[Data drawn from a collection]
★ ★ ★ ★ ★

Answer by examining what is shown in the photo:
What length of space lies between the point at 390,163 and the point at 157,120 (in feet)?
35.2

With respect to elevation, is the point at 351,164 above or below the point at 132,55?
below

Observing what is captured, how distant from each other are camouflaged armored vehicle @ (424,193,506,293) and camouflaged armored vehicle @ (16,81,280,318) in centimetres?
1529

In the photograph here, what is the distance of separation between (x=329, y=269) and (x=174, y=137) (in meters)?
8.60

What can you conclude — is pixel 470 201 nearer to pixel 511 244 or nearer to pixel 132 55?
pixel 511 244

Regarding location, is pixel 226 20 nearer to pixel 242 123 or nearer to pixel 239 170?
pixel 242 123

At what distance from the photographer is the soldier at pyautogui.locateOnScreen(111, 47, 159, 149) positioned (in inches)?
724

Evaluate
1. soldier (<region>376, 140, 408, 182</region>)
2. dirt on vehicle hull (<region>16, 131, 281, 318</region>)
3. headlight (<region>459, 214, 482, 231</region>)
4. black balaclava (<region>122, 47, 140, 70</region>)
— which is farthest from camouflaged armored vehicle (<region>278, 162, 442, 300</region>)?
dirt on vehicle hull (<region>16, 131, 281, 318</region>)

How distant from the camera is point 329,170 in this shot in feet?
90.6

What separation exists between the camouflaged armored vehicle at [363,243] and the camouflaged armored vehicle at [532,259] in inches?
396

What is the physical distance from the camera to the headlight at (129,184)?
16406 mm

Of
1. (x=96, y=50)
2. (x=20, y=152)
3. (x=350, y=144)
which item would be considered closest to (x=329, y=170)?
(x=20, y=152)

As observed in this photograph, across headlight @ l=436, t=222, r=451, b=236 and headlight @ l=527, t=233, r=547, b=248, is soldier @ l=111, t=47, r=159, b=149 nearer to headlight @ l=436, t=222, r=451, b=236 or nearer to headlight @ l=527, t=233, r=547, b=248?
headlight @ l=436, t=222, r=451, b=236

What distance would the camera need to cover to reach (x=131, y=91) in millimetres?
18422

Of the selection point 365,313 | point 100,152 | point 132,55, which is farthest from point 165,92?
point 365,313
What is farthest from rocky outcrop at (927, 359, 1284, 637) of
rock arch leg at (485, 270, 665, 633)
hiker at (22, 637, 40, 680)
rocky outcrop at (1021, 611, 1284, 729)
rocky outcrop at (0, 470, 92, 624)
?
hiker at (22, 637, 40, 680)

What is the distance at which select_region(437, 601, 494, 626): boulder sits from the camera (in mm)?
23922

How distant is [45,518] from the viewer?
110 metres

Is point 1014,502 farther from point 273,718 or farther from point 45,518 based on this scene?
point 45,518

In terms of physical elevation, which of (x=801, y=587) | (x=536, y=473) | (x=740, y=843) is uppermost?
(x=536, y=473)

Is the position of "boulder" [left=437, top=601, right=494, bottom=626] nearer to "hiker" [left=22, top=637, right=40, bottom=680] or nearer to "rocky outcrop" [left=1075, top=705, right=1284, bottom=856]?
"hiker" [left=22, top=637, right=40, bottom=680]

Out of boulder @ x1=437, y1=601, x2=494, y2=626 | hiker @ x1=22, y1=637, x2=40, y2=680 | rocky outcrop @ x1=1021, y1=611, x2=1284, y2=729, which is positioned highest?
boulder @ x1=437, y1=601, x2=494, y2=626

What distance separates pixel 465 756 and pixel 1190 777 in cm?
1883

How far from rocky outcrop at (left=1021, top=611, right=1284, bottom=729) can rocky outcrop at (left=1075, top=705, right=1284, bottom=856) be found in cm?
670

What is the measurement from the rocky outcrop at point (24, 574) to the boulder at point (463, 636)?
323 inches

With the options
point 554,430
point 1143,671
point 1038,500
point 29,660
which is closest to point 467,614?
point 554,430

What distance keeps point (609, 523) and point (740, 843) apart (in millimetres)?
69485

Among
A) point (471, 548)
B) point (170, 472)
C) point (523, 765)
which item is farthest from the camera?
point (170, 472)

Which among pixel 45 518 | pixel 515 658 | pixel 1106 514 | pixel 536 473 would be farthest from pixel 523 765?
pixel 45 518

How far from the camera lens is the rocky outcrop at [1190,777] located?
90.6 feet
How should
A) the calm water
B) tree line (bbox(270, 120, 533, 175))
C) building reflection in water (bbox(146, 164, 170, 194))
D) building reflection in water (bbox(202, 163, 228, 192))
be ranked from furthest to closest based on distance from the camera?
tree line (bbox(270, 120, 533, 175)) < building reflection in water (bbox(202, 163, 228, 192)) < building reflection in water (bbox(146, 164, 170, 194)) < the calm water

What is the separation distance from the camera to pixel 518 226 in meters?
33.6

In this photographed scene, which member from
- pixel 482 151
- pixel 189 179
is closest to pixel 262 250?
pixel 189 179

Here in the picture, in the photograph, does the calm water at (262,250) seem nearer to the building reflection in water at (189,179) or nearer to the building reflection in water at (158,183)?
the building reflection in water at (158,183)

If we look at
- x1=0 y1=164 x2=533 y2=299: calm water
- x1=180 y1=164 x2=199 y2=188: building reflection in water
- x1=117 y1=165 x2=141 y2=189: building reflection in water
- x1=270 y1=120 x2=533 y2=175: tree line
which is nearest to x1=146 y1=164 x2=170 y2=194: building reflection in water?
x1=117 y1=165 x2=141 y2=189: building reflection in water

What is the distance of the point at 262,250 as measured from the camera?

★ ★ ★ ★ ★

* Exercise instructions: In the stretch of the listing from the line containing "What distance separates" through the line containing "tree line (bbox(270, 120, 533, 175)) <", substitute "rock formation" for "rocky outcrop" and give back only those lines, with everything else unchanged.

* Result of the task:
What distance separates pixel 465 756 and pixel 1190 777 in cm?
1883

How far from rock formation at (left=1021, top=611, right=1284, bottom=729) can rock formation at (left=1075, top=705, right=1284, bottom=856) be found in cm?
670

What is the measurement from the rock formation at point (24, 574) to the boulder at point (463, 636)?
323 inches

With the options
point 554,430
point 1143,671
point 1038,500
point 29,660
which is closest to point 467,614?
point 554,430

What distance keeps point (609, 523) and point (740, 843) apart (in millimetres)?
69485

Among
A) point (471, 548)
B) point (170, 472)
C) point (523, 765)
which item is farthest from the camera?
point (170, 472)

Which among pixel 45 518 | pixel 515 658 | pixel 1106 514 | pixel 536 473 would be farthest from pixel 523 765?
pixel 45 518

How far from the camera lens is the rock formation at [1190,777] located?
90.6 feet
How should
A) the calm water
B) tree line (bbox(270, 120, 533, 175))
C) building reflection in water (bbox(146, 164, 170, 194))
D) building reflection in water (bbox(202, 163, 228, 192))
be ranked from furthest to closest based on distance from the camera?
tree line (bbox(270, 120, 533, 175)) < building reflection in water (bbox(202, 163, 228, 192)) < building reflection in water (bbox(146, 164, 170, 194)) < the calm water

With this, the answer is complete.